Qualquer razão de força maior - provavelmente a obrigação de enviar ainda por algum tempo o menino a escola do Sr. Dumas, fez com que fosse adiado para o ano seguinte a execução desse desejo. Finalmente, pelos meados de maio de 1798, Maria Vianney levou para Ecully o seu predileto. Ficou combinado que a tia Margarida hospedaria o sobrinho, mas que os pais dariam a roupa e o alimento. Graças a esse arranjo, João Maria pode ver frequentemente na casa do Point-du-Jour - era esse o simpático nome da casa o pai, a mãe, irmãos e irmãs.

Duas religiosas de S. Carlos, as irmãs Combes e Deville, cujo convento não existia mais, encontraram refúgio em Dardilly. Os missionários confiaram-lhes a delicada tarefa de prepararem as crianças para a primeira comunhão.

João Maria foi instruído por elas juntamente com outros quinze.

O grande dia foi precedido por um retiro. Durante esse tempo o jovem Vianney parecia todo abismado em Deus. “Já naquela idade, disse mais tarde Fleury Véricel, de Dardilly, nós o olhávamos como a um santinho”. Rezava, rezava e não se comprazia em outra coisa. "Vede, diziam os colegas, dando-lhe um apelido que por certo provinha da fama de Mateus Vianney, vede o pequeno "Gorducho" que faz concorrência ao seu anjo da guarda".

Estamos no ano de 1799, "durante o segundo Terror" no tempo em que se corta o feno. A indecisão, que havia seguido à queda de Robespierre, não durou muito; os católicos ainda continuavam a ser perseguidos; os padres morriam às centenas; eram deportados para as Guianas, internados nos porões de Rochefort, de Ré ou de Oléron.

O S. Padre Pio VI, ancião de 82 anos, estava prisioneiro da Revolução. O Calendário republicano continuava a vigorar e a "década" substituía o domingo. As nossas belas festas religiosas, tão consoladoras para o povo, permaneciam proscritas e tentava-se substituí-las por ridículas cerimônias. Era ainda necessário esconder-se para orar a Deus. Em Ecully, a casa daquela que daqui em diante chamaremos Pingon, possuía vastas dependências. Foi esse o lugar escolhido pelos P.P. Groboz e Balley, para celebrarem a festa das crianças, festa celestial e esplendorosa, radiante de luz em tempos pacíficos, mas que o povo ignorava naquele fim de primavera. De manhãzinha os 16 meninos de Dardilly, que iam comungar, foram conduzidos separadamente, em trajes ordinários, para uma grande sala, cujas portas e janelas estavam bem fechadas, pois os meninos tinham cada um sua modesta vela e não convinha que fossem vistos de fora. Para maior precaução, puseram diante das janelas algumas carretas cheias de capim, e durante a cerimônia, para dissimular melhor, vários homens se ocupavam em descarregá-las. As mães levaram com muito cuidado, sob os chalés, os véus e os laços brancos. Cada qual aprontava o pr6prio filho para a visita divina. João Maria contava treze anos completos. Alma de um senso espiritual já mui apurado, podia bem apreciar o dom que acabava de receber. Tinha fome de Cristo e as tristes circunstâncias haviam tomado ainda mais distante aquele dia.

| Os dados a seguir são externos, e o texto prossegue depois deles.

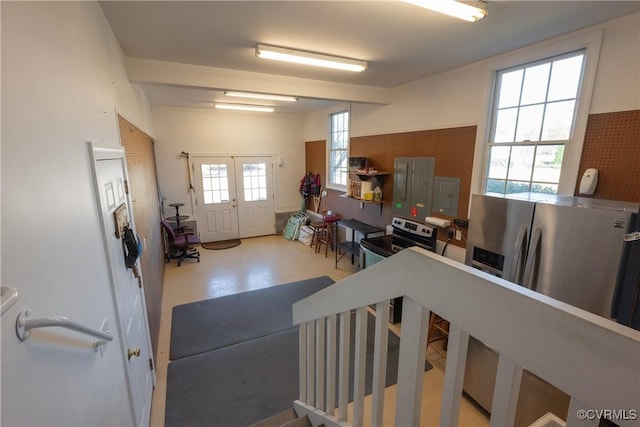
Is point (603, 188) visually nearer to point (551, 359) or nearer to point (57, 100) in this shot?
point (551, 359)

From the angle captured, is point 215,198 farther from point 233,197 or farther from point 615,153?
point 615,153

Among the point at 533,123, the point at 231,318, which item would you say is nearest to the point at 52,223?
the point at 231,318

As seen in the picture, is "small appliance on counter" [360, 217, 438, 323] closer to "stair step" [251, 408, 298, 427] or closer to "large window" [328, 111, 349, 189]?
"stair step" [251, 408, 298, 427]

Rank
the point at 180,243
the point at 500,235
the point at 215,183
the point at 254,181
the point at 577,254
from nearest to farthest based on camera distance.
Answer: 1. the point at 577,254
2. the point at 500,235
3. the point at 180,243
4. the point at 215,183
5. the point at 254,181

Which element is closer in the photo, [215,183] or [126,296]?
[126,296]

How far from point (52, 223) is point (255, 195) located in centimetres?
597

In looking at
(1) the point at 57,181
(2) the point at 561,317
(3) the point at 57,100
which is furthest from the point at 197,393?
(2) the point at 561,317

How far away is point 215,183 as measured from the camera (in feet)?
20.7

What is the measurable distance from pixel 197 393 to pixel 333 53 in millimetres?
3335

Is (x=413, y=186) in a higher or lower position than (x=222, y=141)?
lower

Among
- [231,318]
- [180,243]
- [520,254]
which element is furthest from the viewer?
[180,243]

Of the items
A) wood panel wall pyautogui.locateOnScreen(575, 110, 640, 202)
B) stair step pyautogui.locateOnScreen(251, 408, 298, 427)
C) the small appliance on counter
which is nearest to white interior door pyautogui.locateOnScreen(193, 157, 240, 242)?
the small appliance on counter

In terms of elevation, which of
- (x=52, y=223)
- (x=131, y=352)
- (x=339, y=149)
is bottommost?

Recebeu a Eucaristia com o coração cheio de fé, desejo e grande amor: "Eu estava presente, contava Margarida Vianney. Meu irmão estava tão contente que não queria mais sair do lugar onde teve a felicidade de comungar pela primeira vez". Sem dúvida, havia muito, viviam no seu interior aquelas palavras que haveriam de sair tão ardentes de seus lábios sacerdotais: "Quando a gente comunga, sente algo de extraordinário... um gozo...uma suavidade...um bem-estar que corre por todo o corpo e o faz estremecer... somos obrigados a dizer como São João: Eis o Senhor!... Oh! meu Deus, que alegria para um cristão que se levantando da mesa sagrada vai com todo o céu no coração".

Mais tarde, não falava de sua primeira comunhão sem verter lágrimas de saudosa ternura. Passados 50 anos, mostrava aos meninos de Ars o modesto rosário de neo comungante, exortando-os a conservarem cuidadosamente os seus como lembrança preciosa.

No mesmo dia voltou com os pais para Dardil1y. Passara o tempo da infância e o tempo dos estudos. Ainda que crescesse lentamente, era forte para sua idade. Os trabalhos caseiros da granja e do campo já o reclamavam. Desde então embalsamou mais do que nunca a casa paterna com o perfume de suas virtudes. O aspecto franco, a atenciosa afabilidade que o levava a saudar cortesmente a todo mundo, acabaram por ganhar os corações de todos.